Returns `howMany` number of groups, where the size of each group is at
most `1` larger or smaller than any other group. Return value is an
`Array` or `Array`s.

__Arguments__

* howMany - Number of groups to divide the elements into. Must be `> 0`.

__Example__

```javascript
var c = cluster(
[1, 2, 3, 4, 5, 23, 24, 25],
function quadraticDropOff(e1, e2) { return 1 / Math.Pow(e1 - e2, 2); }
);

var g = c.evenGroups(2);

console.log(g);

// [ [1, 2, 3, 4],
// [5, 23, 24, 25] ]
```

-----------------------------------

### similarGroups(similarityIndex)

Like [groups(howMany)](#groups) but useful when you care about how similar
items in a group are instead of how many groups you end up with.

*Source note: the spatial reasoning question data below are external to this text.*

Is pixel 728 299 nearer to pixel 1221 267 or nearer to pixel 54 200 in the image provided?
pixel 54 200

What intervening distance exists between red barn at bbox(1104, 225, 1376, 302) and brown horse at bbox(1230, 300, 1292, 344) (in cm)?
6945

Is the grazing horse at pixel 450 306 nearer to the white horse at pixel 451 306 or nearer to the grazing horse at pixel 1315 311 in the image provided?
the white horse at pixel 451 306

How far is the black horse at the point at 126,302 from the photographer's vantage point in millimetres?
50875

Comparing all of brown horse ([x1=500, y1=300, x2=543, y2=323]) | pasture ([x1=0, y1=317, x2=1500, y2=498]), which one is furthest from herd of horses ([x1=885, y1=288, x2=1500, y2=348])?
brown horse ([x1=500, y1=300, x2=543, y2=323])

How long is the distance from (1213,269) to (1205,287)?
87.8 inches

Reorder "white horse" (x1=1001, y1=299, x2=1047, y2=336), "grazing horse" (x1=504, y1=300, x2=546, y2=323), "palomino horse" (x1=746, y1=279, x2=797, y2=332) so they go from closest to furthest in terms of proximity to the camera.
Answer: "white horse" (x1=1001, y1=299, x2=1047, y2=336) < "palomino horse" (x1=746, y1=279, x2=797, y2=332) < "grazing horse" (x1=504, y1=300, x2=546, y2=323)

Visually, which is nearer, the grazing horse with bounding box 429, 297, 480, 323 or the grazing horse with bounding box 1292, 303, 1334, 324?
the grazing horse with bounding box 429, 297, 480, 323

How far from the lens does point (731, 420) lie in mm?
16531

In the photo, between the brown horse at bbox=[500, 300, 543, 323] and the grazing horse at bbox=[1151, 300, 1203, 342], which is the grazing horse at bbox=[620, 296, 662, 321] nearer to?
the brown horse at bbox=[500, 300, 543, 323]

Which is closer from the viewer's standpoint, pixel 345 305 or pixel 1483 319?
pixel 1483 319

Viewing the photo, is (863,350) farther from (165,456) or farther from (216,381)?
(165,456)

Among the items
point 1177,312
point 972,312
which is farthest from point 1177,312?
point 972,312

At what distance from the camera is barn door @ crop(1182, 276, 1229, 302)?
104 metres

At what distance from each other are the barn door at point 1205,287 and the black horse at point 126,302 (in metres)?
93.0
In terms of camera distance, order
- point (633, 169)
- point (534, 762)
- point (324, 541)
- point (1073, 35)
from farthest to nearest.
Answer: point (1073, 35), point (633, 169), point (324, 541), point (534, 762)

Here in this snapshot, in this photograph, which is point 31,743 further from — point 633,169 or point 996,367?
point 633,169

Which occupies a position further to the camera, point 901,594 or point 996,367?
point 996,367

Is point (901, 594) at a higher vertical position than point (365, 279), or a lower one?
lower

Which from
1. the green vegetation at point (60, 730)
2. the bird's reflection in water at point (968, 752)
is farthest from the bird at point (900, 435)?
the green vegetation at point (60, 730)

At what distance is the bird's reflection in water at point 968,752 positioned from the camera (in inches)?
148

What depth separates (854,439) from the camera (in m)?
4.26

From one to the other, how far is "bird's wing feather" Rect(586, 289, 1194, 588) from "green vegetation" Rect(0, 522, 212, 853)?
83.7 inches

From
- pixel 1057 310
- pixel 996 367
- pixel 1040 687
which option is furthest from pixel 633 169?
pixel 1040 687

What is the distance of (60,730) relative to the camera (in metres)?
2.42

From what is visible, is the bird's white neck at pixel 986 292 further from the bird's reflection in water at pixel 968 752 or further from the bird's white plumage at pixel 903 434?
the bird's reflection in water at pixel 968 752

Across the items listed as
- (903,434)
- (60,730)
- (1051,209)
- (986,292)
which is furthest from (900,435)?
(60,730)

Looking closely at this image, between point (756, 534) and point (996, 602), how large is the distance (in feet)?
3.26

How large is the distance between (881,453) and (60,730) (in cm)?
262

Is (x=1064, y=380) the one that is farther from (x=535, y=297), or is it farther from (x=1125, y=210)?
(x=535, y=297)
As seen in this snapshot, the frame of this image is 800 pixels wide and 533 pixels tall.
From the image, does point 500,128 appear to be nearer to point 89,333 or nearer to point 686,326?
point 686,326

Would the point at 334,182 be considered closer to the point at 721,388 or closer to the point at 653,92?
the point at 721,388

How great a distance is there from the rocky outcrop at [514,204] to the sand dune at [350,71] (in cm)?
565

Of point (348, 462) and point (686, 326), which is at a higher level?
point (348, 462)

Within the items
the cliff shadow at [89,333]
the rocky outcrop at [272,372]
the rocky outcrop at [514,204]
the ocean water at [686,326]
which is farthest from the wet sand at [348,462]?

Returns 1 to `n` number of groups, where the `n` is the number of elements
in the cluster. Return value is an `Array` of `Array`s.

__Arguments__

* similarityIndex - Similarity index to group the elements by. Must be `>= 0` and `<= 1`.

__Example__

```javascript
var c = cluster(
[1, 2, 3, 4, 5, 23, 24, 25],
function quadraticDropOff(e1, e2) { return 1 / Math.pow(e1 - e2, 2); }
);

var g = c.similarGroups(0.5);

console.log(g);

// [ [25, 24, 23],
// [5, 4, 3, 2, 1] ]
```

-----------------------------------

# Algorithm

Given `N` nodes, and asked to divide into `M` groups.

1. Create a graph `G` of size `N` with all elements as nodes.
2. Add `N*N` edges, where the similarity between each pair of nodes are the edges.
3. Remove "weakest" edge.
4. See if the graph consists of at least `M` disconnected subgraphs.
5. If no, repeat from step 3.
6. Divide `G` into `G_1`, `G_2` ... `G_M`, picking the largest subgraphs first.
7. In the case of the graph having more than `M` disconnected subgraphs, absorb every orphan into the nearest (according to the original edge strength) subgraph from step 6.
8. Return a list for each subgraph `G_1`, `G_2` ... `G_M`, where each list contains the nodes (original elements) of that subgraph.

When picking representatives instead of groups, calculate the center node of each subgraph and return only that per subgraph.

When picking even groups, start with representatives. Create one subgraph for each representative, and "grow" them outwards evenly from each by picking the nearest neighboring free node until the entire graph is covered.